12 November 2012
The ISN's first Editorial Plan has come to an end. As we prepare for the next one, we would like to preview what we will be focusing on for the remainder of 2012.
Prepared by: ISN Staff
Last week we crossed our final t’s and dotted our final i’s – i.e., we published the final entry in our inaugural Editorial Plan. Over the course of 42 weeks, we systematically analyzed many of the key themes that currently shape international relations and security studies. This walkthrough included numerous original podcasts, scores of commentaries provided by the members of our extensive partner network, and a range of special features prepared by respected analysts, including those from our parent organization – the Center for Security Studies – or by ISN staff members.
Given that we have just finished such a huge task, it should come as no surprise that we are currently reviewing what we’ve done and thinking hard about what our next Editorial Plan should look like, which we hope to unveil on 7 January 2013. While we are busy scratching our collective heads, over the next two months we will present a host of subjects that reflect both the spirit of the first Editorial Plan and our interest in building new content-providing partnerships with like-minded institutions and organizations.

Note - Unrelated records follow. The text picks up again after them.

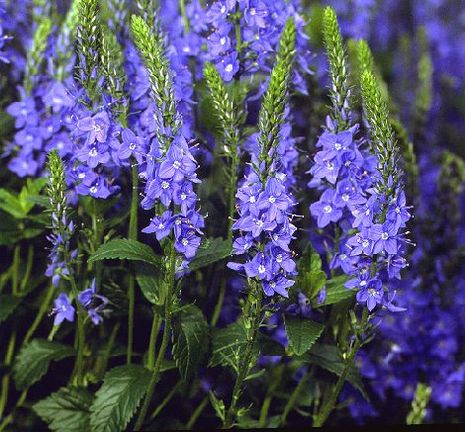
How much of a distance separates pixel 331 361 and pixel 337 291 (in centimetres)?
21

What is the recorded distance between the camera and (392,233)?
2.16 metres

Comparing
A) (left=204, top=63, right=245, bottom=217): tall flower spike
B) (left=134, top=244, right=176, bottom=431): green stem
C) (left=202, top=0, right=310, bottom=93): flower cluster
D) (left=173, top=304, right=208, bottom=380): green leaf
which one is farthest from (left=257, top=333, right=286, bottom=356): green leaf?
(left=202, top=0, right=310, bottom=93): flower cluster

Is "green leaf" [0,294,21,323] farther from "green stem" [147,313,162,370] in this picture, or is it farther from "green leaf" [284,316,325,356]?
"green leaf" [284,316,325,356]

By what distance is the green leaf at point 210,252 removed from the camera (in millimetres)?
2273

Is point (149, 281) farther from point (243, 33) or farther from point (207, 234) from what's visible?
point (243, 33)

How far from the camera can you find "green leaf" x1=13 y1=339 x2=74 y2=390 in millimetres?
2516

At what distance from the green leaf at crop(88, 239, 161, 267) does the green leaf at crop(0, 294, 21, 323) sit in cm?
49

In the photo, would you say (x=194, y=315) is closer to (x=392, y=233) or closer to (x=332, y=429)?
(x=392, y=233)

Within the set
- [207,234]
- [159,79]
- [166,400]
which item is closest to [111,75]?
[159,79]

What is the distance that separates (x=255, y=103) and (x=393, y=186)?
3.01 feet

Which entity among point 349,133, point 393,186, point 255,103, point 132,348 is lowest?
point 132,348

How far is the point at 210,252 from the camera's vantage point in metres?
2.33

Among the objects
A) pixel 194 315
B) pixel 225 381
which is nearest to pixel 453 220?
pixel 225 381

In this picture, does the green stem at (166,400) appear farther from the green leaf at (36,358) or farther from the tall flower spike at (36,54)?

We begin our transition period this week by providing a selection of articles from one of our newest partners, Theory Talks. Over the past few years the founder of Theory Talks, Peer Schouten, has gathered and cataloged the professional insights of some of the leading experts in international relations. Our sample of talks this week features the observations of Kenneth Waltz and other frontline academics on the role of war in modern international relations.
After our focus on how war is being conceptualized in the early 21st century, we will next consider how theories of grand strategy are evolving beyond the Euro-Atlantic zone. This meditation will then be followed by its opposite – i.e., how secessionist movements may upend current concepts of regional security and promote grand strategies on the most local of levels.
The challenges posed by emerging powers and secessionist movements will then provide the basis for an investigation into the conceptual, technological, and planning dimensions of modern armed conflict. To complement these particular investigations, we will finish our inquiries with a series of case studies that look at how some of the world’s leading military powers are attempting to develop the capabilities they believe they will need for the near to mid-term.